● **Entries shown**:
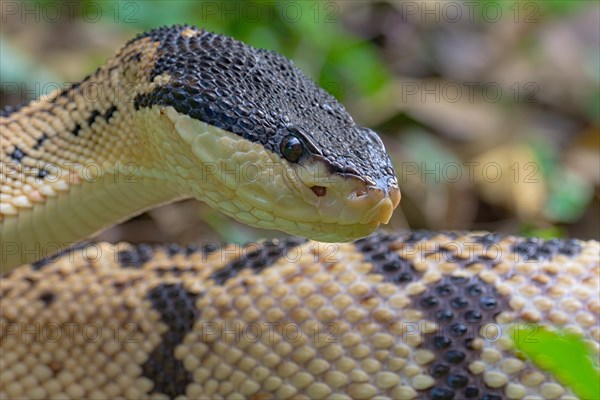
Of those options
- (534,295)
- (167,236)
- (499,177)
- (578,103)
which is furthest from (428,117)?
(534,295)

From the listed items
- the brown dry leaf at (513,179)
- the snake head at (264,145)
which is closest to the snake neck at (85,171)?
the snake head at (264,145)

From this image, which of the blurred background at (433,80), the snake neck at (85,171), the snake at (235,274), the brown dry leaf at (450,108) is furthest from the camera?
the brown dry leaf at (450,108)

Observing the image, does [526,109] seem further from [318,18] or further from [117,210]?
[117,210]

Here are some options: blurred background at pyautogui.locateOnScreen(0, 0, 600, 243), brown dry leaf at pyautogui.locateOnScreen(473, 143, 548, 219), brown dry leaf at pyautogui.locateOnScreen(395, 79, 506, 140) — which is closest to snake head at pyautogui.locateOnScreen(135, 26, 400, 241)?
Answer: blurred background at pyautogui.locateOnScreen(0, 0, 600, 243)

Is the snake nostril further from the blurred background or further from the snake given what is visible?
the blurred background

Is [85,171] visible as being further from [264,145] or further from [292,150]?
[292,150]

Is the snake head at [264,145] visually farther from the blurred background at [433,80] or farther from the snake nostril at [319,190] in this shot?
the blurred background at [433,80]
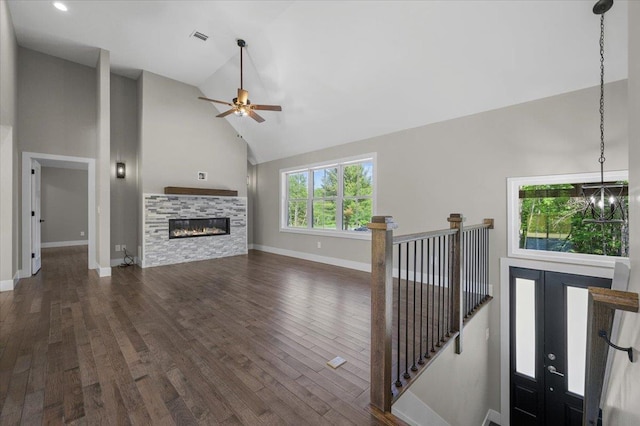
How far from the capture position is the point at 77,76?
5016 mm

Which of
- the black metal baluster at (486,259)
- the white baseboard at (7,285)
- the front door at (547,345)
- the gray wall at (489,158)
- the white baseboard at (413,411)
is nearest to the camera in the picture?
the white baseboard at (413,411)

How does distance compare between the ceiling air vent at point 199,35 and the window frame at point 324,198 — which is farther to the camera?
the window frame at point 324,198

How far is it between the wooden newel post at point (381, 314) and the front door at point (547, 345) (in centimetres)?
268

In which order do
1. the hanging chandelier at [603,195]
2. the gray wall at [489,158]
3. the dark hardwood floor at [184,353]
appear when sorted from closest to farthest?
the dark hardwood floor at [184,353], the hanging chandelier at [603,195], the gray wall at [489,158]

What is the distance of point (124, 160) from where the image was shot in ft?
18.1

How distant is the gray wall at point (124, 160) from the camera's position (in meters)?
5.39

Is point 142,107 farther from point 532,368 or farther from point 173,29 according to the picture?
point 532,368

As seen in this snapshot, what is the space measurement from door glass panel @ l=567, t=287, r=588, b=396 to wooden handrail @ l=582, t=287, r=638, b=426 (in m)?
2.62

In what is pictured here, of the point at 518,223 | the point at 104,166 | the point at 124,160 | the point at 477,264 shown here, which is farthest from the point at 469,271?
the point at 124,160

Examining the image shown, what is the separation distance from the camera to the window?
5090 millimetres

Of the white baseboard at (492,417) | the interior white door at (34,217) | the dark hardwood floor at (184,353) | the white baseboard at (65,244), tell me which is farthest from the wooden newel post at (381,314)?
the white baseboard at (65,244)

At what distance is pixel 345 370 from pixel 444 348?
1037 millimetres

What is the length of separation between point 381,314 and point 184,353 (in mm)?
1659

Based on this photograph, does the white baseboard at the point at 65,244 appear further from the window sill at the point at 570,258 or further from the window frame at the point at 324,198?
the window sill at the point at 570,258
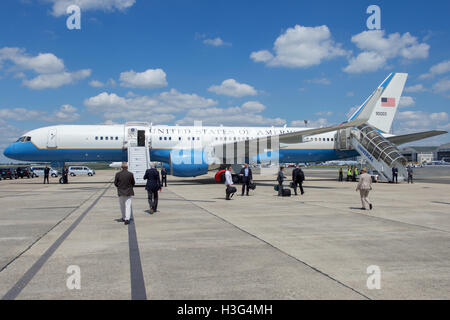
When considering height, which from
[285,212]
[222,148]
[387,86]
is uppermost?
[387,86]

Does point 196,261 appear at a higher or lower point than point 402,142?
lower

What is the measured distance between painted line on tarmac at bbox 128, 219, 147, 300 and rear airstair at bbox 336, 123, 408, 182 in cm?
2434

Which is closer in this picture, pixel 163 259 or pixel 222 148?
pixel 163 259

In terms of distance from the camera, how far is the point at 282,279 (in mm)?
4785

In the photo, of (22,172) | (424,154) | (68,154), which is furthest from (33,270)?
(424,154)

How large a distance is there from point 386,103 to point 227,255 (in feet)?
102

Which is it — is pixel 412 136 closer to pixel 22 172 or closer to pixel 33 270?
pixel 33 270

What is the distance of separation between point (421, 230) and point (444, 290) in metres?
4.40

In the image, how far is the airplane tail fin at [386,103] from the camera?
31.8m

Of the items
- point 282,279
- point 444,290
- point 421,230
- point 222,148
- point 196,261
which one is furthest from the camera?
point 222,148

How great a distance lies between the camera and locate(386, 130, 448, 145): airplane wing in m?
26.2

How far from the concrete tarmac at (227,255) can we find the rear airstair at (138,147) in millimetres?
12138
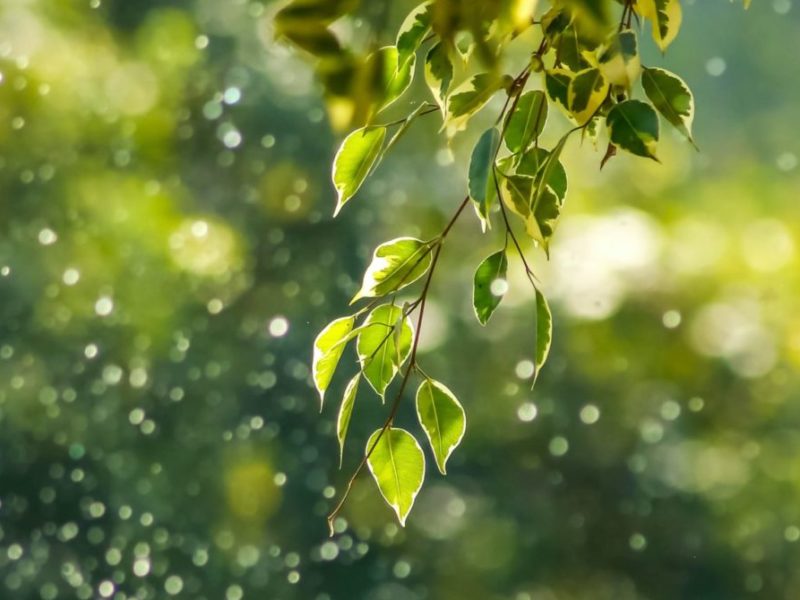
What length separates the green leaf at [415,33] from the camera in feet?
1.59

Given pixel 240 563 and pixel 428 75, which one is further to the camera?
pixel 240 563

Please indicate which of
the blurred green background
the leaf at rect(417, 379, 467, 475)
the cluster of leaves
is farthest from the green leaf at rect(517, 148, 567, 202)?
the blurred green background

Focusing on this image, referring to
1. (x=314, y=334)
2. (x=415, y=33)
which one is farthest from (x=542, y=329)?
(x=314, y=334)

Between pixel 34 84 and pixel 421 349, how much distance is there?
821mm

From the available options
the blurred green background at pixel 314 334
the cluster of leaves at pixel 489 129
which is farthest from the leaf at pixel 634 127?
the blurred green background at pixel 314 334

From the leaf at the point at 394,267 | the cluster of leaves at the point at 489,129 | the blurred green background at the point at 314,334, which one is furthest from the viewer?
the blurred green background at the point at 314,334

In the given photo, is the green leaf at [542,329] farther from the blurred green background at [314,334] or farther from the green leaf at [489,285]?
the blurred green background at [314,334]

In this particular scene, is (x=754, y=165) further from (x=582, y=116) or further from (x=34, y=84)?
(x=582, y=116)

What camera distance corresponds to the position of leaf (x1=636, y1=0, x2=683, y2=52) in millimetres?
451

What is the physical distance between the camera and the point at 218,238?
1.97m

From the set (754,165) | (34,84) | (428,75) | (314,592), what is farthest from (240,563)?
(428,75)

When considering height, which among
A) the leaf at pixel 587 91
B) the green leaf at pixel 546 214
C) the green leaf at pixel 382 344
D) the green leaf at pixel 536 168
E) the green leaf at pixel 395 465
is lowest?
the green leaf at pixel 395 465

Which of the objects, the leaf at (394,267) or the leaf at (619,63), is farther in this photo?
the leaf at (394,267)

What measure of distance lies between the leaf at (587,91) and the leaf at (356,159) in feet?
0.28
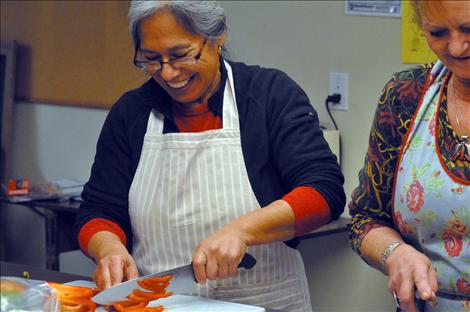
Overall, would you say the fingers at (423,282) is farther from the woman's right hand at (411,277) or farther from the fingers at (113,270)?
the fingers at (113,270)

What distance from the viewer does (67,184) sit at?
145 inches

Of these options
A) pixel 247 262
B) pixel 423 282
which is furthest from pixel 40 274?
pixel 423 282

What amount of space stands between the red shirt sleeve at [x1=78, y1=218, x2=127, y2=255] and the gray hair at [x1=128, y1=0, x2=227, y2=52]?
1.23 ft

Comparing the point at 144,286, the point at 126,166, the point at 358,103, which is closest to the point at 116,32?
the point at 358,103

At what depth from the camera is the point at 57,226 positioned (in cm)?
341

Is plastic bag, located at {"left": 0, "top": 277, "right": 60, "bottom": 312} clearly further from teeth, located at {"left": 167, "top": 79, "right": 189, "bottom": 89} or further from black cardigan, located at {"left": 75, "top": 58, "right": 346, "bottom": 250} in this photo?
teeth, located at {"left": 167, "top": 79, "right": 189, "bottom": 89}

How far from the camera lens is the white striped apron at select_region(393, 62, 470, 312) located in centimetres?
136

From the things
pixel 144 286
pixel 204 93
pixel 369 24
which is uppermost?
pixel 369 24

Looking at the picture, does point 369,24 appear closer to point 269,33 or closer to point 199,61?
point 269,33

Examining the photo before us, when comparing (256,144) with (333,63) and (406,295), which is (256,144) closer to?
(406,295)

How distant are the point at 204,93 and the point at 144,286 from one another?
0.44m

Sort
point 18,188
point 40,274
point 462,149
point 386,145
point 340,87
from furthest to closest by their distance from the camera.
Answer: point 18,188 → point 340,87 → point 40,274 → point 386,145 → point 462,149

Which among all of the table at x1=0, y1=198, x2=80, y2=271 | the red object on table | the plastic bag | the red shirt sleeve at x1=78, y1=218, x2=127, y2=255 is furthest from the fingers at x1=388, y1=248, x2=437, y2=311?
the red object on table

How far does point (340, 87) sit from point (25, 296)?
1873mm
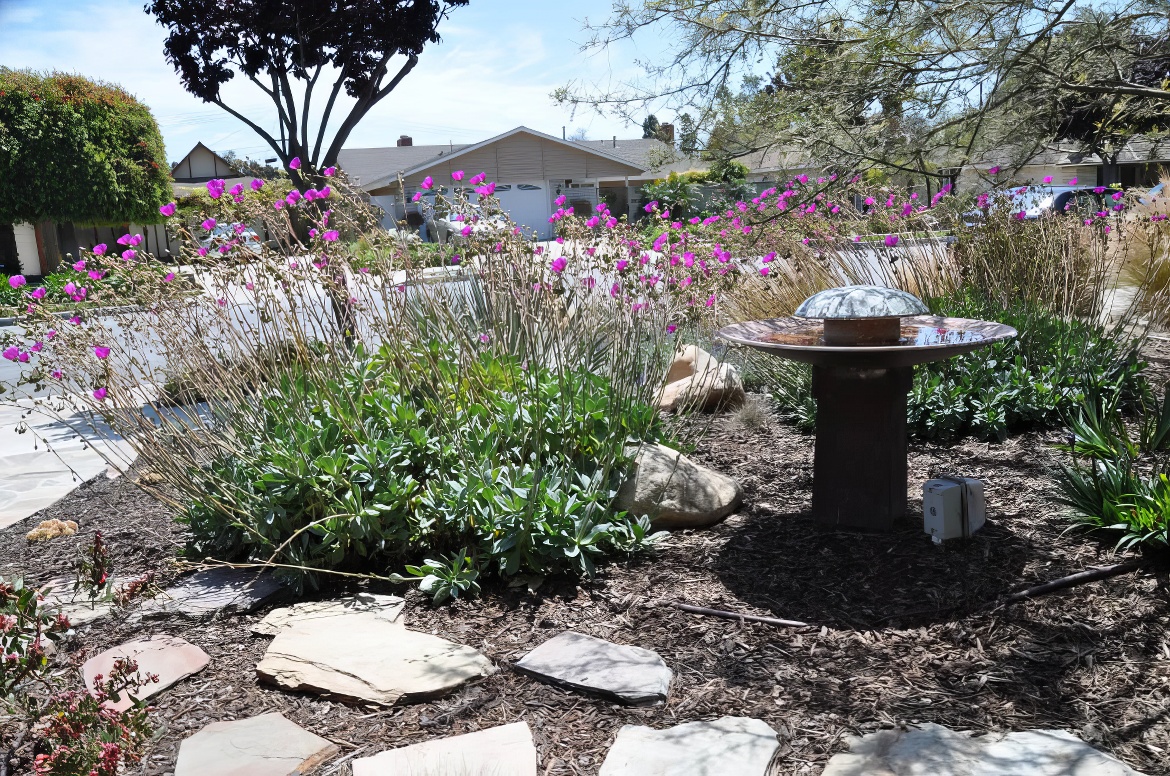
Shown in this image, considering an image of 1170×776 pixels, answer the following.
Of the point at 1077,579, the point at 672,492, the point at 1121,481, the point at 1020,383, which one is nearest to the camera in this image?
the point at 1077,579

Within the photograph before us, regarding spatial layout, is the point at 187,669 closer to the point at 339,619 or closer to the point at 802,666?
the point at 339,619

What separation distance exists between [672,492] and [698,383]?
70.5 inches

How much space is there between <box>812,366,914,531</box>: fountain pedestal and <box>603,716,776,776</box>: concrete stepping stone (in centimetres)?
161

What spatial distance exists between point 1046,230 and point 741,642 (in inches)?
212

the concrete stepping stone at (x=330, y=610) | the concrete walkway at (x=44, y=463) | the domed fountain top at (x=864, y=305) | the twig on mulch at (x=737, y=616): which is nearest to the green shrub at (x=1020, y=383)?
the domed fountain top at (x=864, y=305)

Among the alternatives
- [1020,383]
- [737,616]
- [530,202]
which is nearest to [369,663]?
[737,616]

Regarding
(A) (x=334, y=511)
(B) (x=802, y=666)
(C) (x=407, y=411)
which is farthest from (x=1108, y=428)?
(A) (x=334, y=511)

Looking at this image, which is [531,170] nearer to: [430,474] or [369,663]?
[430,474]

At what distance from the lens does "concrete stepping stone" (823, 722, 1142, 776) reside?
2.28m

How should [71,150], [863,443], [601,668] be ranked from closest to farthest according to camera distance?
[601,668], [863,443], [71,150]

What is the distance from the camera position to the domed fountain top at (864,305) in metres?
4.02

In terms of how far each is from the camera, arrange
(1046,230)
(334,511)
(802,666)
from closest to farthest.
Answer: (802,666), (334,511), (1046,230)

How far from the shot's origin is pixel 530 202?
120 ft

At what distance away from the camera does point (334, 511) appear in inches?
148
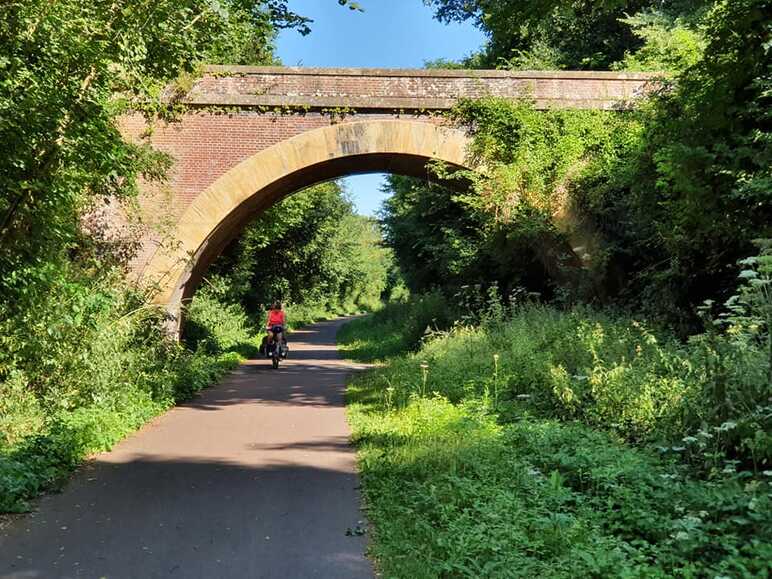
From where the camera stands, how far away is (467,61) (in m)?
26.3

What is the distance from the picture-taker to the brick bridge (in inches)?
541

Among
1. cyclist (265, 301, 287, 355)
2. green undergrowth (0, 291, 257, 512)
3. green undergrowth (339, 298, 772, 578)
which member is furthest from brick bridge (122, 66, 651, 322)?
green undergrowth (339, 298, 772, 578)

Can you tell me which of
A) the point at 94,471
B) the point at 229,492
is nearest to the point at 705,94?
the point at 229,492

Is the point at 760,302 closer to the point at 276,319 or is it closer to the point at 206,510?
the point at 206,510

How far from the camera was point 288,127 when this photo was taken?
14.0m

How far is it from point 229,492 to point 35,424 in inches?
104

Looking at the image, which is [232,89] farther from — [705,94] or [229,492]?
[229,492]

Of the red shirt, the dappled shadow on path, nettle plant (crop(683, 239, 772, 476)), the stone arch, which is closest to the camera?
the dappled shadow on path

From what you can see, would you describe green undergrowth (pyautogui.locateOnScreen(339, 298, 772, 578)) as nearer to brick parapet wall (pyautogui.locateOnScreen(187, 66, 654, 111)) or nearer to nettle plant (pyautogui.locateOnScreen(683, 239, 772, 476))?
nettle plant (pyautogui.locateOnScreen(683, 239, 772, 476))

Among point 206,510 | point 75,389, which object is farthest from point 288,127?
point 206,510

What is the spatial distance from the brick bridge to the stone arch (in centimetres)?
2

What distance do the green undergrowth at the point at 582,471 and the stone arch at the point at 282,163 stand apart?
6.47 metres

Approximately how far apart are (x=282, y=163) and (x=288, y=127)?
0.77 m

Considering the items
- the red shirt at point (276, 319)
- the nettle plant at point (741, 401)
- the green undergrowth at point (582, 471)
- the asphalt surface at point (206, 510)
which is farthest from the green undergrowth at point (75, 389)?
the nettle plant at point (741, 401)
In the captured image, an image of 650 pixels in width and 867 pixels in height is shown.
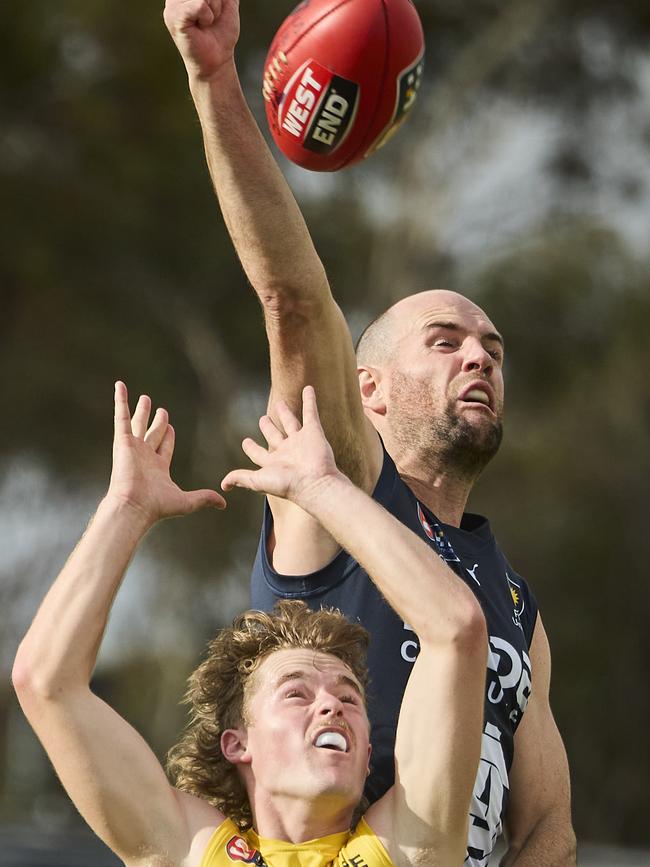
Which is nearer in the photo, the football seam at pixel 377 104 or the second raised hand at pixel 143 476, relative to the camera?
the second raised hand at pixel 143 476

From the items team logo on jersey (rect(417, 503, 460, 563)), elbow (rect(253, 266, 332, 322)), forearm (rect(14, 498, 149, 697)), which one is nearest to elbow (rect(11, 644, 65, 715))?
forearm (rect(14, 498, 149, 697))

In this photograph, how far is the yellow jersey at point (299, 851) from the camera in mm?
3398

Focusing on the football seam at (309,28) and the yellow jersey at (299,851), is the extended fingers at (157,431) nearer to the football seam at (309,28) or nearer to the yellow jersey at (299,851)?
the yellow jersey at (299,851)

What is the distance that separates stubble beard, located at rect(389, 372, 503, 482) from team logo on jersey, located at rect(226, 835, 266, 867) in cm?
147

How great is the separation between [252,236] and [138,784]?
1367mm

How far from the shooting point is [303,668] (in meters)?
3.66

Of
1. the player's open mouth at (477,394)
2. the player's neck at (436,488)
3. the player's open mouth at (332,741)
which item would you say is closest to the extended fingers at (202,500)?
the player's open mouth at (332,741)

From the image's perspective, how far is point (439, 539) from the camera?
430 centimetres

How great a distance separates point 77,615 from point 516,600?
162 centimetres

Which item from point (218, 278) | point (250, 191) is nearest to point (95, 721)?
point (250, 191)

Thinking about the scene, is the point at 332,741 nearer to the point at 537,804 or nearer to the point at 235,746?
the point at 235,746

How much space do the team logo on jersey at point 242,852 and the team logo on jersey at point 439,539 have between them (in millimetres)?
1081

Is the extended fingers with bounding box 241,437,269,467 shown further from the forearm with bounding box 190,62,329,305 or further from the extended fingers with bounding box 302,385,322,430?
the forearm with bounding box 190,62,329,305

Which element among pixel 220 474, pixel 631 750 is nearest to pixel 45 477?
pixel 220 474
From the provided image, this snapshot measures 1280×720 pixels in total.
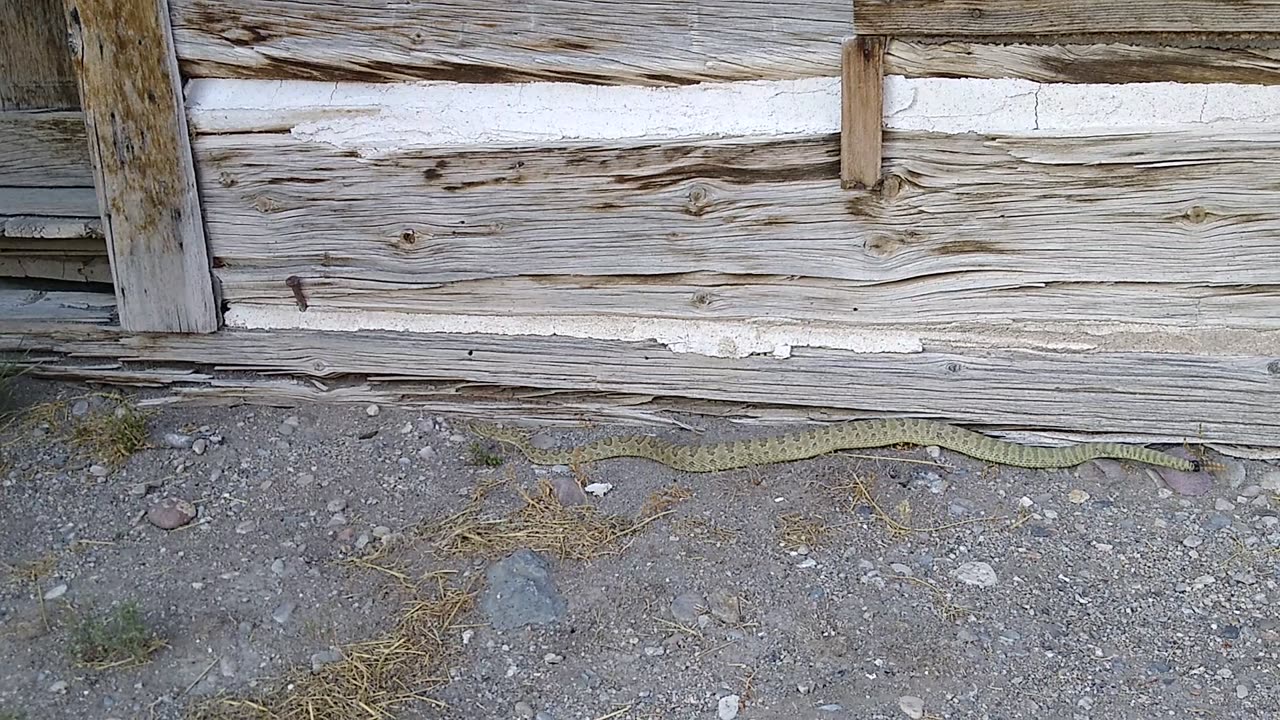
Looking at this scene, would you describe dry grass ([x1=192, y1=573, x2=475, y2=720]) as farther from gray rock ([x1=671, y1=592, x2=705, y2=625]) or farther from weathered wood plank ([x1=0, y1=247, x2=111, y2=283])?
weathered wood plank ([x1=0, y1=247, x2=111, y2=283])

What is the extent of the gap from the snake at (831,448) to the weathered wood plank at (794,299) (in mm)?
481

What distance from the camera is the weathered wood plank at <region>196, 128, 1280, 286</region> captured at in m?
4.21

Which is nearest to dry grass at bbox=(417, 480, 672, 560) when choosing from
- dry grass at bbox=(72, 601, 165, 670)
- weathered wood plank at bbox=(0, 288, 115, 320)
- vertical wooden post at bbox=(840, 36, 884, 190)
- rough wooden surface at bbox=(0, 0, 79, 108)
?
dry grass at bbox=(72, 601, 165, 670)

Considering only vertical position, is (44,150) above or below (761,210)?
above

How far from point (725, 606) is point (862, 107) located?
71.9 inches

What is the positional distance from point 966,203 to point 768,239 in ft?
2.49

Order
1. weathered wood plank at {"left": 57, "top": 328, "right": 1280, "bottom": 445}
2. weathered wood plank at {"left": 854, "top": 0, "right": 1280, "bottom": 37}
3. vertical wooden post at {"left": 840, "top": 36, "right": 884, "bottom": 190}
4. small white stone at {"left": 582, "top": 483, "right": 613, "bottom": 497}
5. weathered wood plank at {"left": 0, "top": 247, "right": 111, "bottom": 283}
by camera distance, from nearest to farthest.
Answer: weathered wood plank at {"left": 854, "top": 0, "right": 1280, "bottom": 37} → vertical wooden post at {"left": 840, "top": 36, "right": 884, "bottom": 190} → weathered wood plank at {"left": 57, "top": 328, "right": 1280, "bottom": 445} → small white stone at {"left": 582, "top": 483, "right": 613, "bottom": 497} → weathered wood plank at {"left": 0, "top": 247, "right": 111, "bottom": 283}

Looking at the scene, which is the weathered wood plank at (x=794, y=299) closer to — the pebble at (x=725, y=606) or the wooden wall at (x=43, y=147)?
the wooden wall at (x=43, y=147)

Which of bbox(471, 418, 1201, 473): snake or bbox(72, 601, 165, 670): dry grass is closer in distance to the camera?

● **Direction**:
Reproduce only those lines of the entries above that run from the line with "Looking at the scene, which" to the final line.

● **Finished exercise**:
Looking at the scene, which is the weathered wood plank at (x=794, y=299) closer to — the pebble at (x=725, y=606) or the wooden wall at (x=43, y=147)?
the wooden wall at (x=43, y=147)

Which of bbox(471, 418, 1201, 473): snake or bbox(72, 601, 165, 670): dry grass is closer in distance to the camera?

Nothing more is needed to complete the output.